■ **Objective 1**
In the review of the Hera Büyüktaşçıyan show, what materials is the kinetic sculpture Chanting if I live, Forgetting it I die made of?
■ **Objective 2**
Extend the review of the Hera Büyüktaşçıyan show, picking up after its final sentence.

■ **Excerpted text**
━━━━━━━━━━
Hera Büyüktaşçıyan, The Relic, 2016. ARA Summer 2017 Review
Hera Büyüktaşçıyan, The Relic, 2016. ARA Summer 2017 Review

Green Art Gallery, Dubai, 13 March – 6 May 

There’s a funny, lukewarm stillness to this show, like looking at your feet in a fast-cooling bath. It’s hushed without feeling sacralised, and tepid in an earnest kind of way: a small, shy smile of a show that beguiles even as it frustrates. But when you approach the kinetic sculpture Chanting if I live, Forgetting it I die (2017), a centipede of stained marble and weathered wood, something shifts. Sensing your presence, the tergitelike marble slabs begin to wave at random: slowly, and with some drag, like an underwater anemone. The sculpture begins to breathe. And all of the surrounding works seem to sigh in relieved accord, as if they hadn’t realised they had been holding their breaths. Hera Büyüktaşçıyan often seems as comfortable in the diverse roles of oral historian and hydraulic engineer as that of artist, with a poetic approach that excavates the history of a site as a starting point. Her works come to function as receptacles that coax repressed narratives – traumas, tales, such as the Armenian Genocide and Istanbul Pogrom, of violent erasure, or simply the stories that time forgot – back into the present to flow like the water that is so central to her practice.
━━━━━━━━━━
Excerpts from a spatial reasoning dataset
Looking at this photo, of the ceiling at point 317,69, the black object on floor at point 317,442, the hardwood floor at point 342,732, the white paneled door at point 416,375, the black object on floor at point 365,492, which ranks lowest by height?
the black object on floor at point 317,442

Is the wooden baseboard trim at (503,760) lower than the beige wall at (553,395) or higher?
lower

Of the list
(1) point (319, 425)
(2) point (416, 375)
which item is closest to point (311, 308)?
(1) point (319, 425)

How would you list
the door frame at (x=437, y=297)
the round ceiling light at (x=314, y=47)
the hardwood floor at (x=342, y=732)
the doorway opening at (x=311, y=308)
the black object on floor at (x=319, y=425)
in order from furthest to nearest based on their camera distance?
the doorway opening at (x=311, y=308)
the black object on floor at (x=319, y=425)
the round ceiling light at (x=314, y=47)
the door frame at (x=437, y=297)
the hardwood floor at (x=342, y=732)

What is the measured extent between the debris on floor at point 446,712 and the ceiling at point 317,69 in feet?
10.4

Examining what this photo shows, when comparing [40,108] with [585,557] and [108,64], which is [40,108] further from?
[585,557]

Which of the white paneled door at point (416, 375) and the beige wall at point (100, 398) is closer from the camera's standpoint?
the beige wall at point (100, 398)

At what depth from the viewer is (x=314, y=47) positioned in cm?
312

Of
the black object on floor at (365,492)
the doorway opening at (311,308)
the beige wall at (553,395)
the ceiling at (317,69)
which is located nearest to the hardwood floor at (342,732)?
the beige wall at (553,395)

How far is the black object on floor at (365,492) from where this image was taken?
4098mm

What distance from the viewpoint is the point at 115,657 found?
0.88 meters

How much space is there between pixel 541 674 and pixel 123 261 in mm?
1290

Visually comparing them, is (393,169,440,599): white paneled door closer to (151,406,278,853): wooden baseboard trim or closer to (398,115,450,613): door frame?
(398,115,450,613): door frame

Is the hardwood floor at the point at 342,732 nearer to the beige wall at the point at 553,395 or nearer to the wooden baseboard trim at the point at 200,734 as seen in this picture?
━━━━━━━━━━
■ **Exercise result 1**
Stained marble and weathered wood.

■ **Exercise result 2**
In her first Dubai solo exhibition, the artist extends her preoccupation with aquatic infrastructure to consider marbleworking, as well as the labour camps not far away. The invisible, uncited labour of workers buttresses the exhibition, most winningly in The Relic (2016), a pair of cast bronze hands extended in supplication over a series of neat marble mosaics on wood. Deeply stamped squares on each finger suggest a transubstantiation of flesh into marble, as if the tiles have been cut from the worker’s hands. One of the strongest works in the show, it pays quiet homage to all those whose identities have been eroded over centuries of building, be it the grand marbled monuments depicted elsewhere in the show or Dubai’s nearby skyscrapers. On a nearby wall, titled A Discovery of 36 Wells (2016), a suite of pencil and watercolour drawings depict workers’ homes in Dubai. The buildings have been upended and placed on their sides to become broken cisterns and leaky aqueducts. But the liquid that pools below these structures is a pinkish red, suggesting a diluted admixture of water and blood. Less successful is Everflowing Pool of Nectar (2017), a large installation of chevroned paper scrolls that dominates the gallery space. Within the patterning are images of the fountains and waterways found in Mughal pleasure gardens, scenes of recognisably Byzantine men at work, perhaps a comment on the transnational character of labour. In his multivolume treatise on architecture, the Roman engineer Vitruvius wrote that marble is not alike in all countries. Except here it is. There’s a flattening subsumption of memory to material, which seems to rehearse the same effacement that the artist seeks to counter. And perhaps it wouldn’t matter in a place where the embedded memory of the site worked, as it does so elegantly in her other works, to suffuse and animate the show. But in Dubai, the water table has long been extinguished and the riverbed remains dry.